Resimlerdeki gözyaşları: Çocuk ve genç düşmanlarının genlerine bakalım!
Umberto Eco’nun Gülün Adı adlı romanı, imanlı rahipler
topluluğunun yaşadığı manastırdaki cinayetlerin etrafında gelişir. İş çözülür: Gülmeyi,
güldürmeyi yani neşeyi, eğlenceyi içeren bir kitabın okunmasına engel olmak
isteyen rahip, kitaba ulaşanları öldürecek şeytani düzenekler kurmuştur. Gülme
ve güldürme çünkü rahibimizin “kutsal” anlayışına, kutsallarına aykırıdır. Kutsalı
korumak için ilahi bir yetkiyi, can alma yetkisini kullanır.
FOTOĞRAFTAKİ NEŞE
Geçen hafta bir fotoğraf, memleketin onca ciddi meselesinin
en ciddisine dönüştü. Efendim, işte dört liseli bir okulun bahçesindeki Atatürk
büstünün etrafında fotoğraf çektirmiş. Biri işaret parmağını başına dayamış,
biri yanında işaret parmağını kaldırmış, ikisi de parmaklarını burnuna sokmuş. Büstün
tabii.
Bir uç duygular söyleminin gazetesi kareyi kamuya
yetiştiriverdi: “Huzurunuzda dindar nesil!”
Yer İmam Hatip Lisesi, çocukların da başı örtülü olunca, uç
duygucular için bulunmaz bir paratoner olmuştu fotoğraf.

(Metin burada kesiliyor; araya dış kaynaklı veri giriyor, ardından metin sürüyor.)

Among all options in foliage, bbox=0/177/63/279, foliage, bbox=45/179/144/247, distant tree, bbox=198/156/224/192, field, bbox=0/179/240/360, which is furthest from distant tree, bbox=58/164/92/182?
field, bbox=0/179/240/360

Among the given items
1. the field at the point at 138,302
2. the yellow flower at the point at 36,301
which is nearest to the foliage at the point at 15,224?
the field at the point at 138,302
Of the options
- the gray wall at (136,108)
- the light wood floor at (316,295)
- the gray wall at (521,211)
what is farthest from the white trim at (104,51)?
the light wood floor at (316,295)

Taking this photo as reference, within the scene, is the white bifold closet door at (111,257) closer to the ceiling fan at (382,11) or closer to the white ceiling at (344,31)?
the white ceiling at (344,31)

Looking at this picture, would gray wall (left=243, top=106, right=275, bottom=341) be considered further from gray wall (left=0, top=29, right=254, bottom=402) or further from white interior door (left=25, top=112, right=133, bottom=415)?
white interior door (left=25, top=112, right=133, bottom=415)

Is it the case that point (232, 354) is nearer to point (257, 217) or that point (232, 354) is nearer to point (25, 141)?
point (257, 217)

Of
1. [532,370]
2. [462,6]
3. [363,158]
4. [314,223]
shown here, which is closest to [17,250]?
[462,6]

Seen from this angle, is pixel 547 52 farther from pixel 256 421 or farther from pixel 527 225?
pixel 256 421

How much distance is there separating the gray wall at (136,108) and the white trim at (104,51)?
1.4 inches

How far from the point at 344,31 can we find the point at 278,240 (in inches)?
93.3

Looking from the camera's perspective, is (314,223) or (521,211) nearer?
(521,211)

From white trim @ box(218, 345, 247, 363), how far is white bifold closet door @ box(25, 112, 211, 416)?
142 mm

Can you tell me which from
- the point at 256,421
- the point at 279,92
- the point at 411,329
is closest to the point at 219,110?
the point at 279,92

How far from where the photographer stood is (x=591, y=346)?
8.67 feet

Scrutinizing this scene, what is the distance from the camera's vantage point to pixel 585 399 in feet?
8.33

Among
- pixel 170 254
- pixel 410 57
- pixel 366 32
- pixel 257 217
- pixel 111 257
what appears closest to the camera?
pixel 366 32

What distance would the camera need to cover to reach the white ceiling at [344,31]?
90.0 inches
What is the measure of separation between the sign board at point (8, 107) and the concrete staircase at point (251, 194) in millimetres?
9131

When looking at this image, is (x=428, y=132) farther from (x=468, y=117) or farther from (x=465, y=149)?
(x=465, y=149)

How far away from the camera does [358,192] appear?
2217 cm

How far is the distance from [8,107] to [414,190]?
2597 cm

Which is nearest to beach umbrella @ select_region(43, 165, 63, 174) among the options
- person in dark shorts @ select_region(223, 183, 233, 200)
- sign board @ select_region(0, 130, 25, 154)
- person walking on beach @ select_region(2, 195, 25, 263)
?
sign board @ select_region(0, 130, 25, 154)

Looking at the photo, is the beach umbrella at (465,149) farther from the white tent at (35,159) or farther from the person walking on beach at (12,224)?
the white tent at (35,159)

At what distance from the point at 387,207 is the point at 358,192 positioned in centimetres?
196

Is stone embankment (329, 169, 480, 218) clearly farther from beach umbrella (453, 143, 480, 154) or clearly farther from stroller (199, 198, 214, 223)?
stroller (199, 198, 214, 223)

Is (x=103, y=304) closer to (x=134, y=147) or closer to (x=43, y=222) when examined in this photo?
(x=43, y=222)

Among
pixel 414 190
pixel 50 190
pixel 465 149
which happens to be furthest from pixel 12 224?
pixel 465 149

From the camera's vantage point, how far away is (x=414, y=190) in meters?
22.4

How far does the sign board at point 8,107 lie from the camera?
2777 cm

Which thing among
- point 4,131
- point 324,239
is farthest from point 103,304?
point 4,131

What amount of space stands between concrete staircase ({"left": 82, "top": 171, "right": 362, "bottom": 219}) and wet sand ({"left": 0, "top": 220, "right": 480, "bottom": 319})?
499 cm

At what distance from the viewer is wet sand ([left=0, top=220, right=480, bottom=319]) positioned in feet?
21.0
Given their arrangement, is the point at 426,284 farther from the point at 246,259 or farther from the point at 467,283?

Hele Başbakan’ın
“Dindar bir nesil yetiştirme” görevini ilan ettiği zamanın hemen ertesine de
denk gelince... Çocukların, neşeleri belli olsa da yüzleri gizlenmişti.
“Çocukları koruyoruz aslında” mesajı vardı sözde bu yüz gizleme işleminde hem,
hem de “suçlu”luğa vurgu: Yüz gizlenince başörtüsü daha da görünürleşiyordu.
Peşinden çeşit çeşit feveran: “Hiç olur mu? Bu suç cezasız
kalır mı? Memleketi ne hale getirdiler. Atatürk’ü Koruma Kanunu yok mu?..”
Atatürk’ü koruma kanunu demek, malum, hapis demek. İçerideki binlerce çocuğun
yanın dördü daha gitmiş çok mu, maksat kanun yerini bulsun. Öyle adaletli bir bakış!
Neyse, bu kanuna döneceğiz de öykü bitmedi daha.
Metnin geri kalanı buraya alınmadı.